++++ Text shown ++++
The thrust of this argument is that, contrary to received wisdom, there was nothing ineluctable about the demise of fixed-exchange rate systems in the last century. Without the two world wars and the intervening Great Depression, it is perfectly conceivable that the world would have evolved a modified version of the gold standard system to which Keynes looked forward before the first world war: one in which gold occupied much the same position as the monarch does in the British constitution. As time erodes the effects of these disturbances on the world’s political and economic structures, re-fixing of major currencies may well be seen as part of the evolving process of reconnecting our own world with the world which existed before 1914.
iii The Theory of Monetary Independence
A monetary authority is said to be independent if it can fix the rate of inflation or level of unemployment at whatever it wants it to be. This is said to require either a floating currency or control over capital movements. Friedman put the case for floating: (1953, 210): ‘Flexible rates would allow each country to pursue the mixture of unemployment and price trend objectives it prefers….’ Keynes stated the case for fixing with capital controls: 'In my view the whole managment of the domestic economy depends on being free to have the appropriate rate of interest without reference to rates prevailing elsewhere in the world. Capital control is the corollary of this'. (1942)
++++
▶ Instructions to follow: According to the text on exchange rates, what is a monetary authority said to require in order to be independent? The entries that follow are separate material, unrelated to the text above.
++++ Supplied data ++++
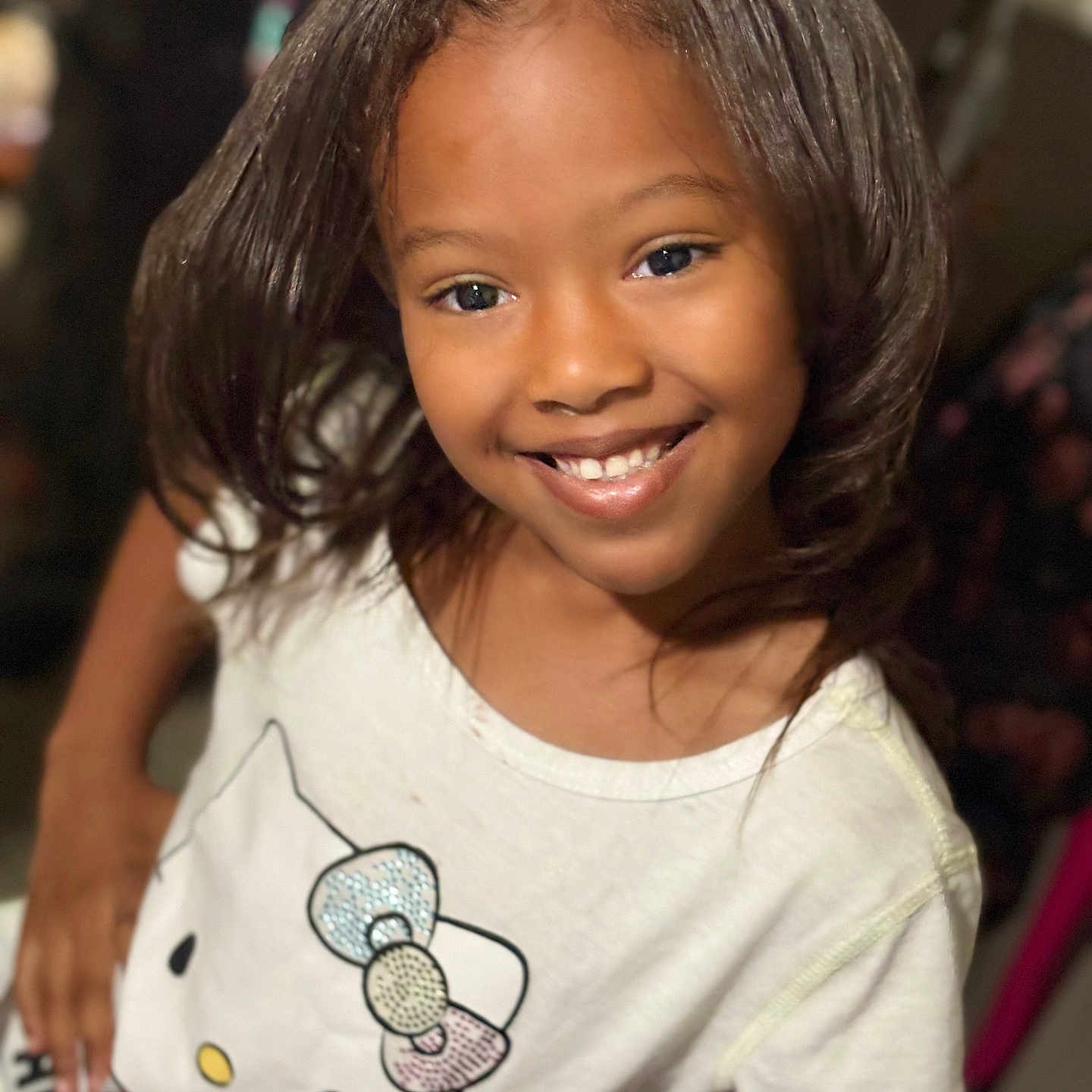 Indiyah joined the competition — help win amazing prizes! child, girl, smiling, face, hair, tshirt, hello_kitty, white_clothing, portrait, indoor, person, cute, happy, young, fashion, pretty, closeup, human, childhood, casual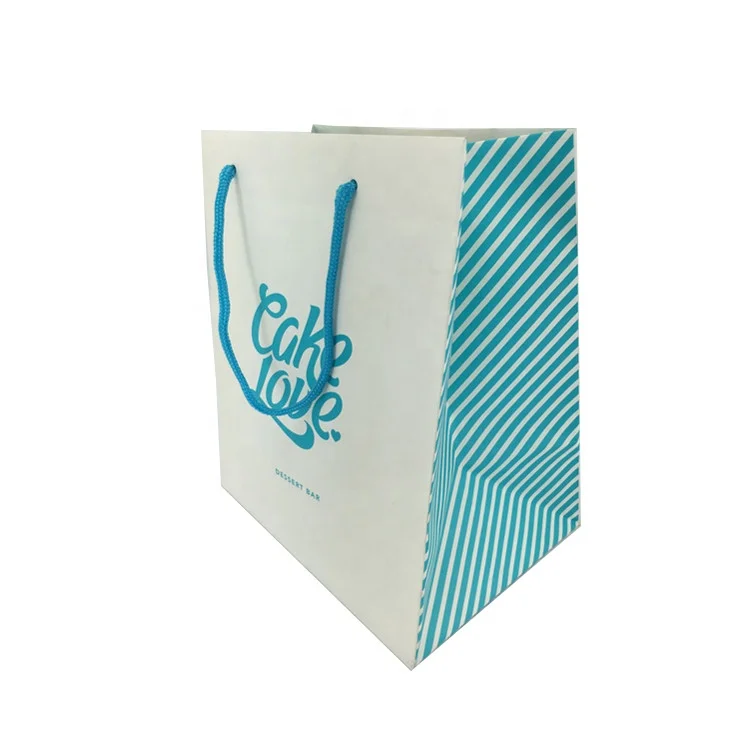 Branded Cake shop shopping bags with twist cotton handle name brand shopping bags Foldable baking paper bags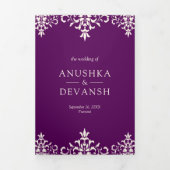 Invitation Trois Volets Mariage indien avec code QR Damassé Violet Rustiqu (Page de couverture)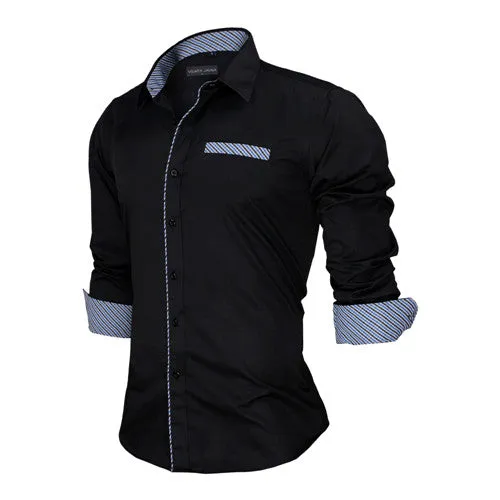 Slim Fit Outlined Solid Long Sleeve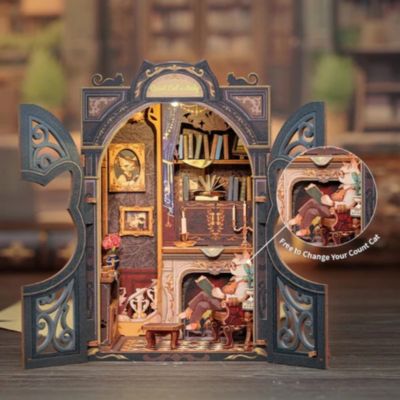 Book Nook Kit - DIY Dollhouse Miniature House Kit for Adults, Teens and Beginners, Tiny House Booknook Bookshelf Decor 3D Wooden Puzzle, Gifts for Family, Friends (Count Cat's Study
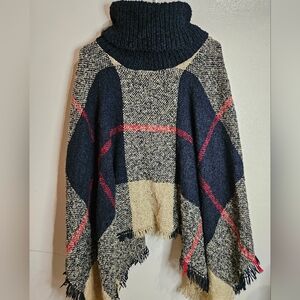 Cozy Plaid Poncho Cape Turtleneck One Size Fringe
++++
▶ Your solution: It is said to require either a floating currency or control over capital movements.